Things could be worse; look at California

Much like the old adage that in the hospital there is always someone else who is sicker, Floridians can take some comfort (but not too much) that things could be worse. Yes, the state struggled to balance its priorities after a $2 billion budget shortfall. But we could be California, where Gov. Jerry Brown is trying to plug a $15.7 billion budget gusher of red ink and lower a skyrocketing unemployment rate.

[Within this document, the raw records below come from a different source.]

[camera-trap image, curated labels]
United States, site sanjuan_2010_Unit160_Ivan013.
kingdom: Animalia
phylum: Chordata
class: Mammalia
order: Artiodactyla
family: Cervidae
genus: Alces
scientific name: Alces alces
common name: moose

California is reeling from its massive deficit and its consequences for providing services. True, Tampa Bay residents are dealing with their own checkbook challenges. A recent survey by the Consumer Distress Index measuring unemployment, net worth, creditworthiness and household budget constraints lists Tampa Bay as the most financially stressed metropolitan region in the nation. Tampa Bay even beat out Detroit on the distressed meter. Detroit? Adding to the stress, Tampa Bay also leads the country in foreclosures, according to RealtyTrac. Last month, notices for auctions and bank repossessions in Tampa Bay reached a whopping 59 percent of the 4,295 filings. Nationally, Florida ranks as the fifth most economically distressed state. California, for all its woes, is only 14th.

Yet it could get worse. California's options in dealing with its nearly $16 billion budget deficit range from dire to draconian. Already Brown has announced deep cuts in funding for schools, welfare, elderly services and the state's once vaunted university system. And state employees could have their work hours reduced by 5 percent.

In a state notoriously tax averse, Brown wants voters to approve a temporary quarter-of-a-cent increase in sales taxes and raise the income taxes of the wealthy. But raising taxes is always a tough sell no matter the coast line.

Like the Golden State, the Sunshine State has a diverse population, Mickey Mouse, the beaches — and plenty of challenges ranging from the budget crunch to higher education to a depressed real estate market. On a brighter note, Florida's unemployment rate has dropped to 8.7 percent, whatever that means since the state still lost 2,700 jobs in April. California's unemployment rate is 10.9 percent, well above the national average of 8.1 percent, and lost 4,200 jobs in April.

What do all the numbers tell us? The grass isn't always greener on the other coast.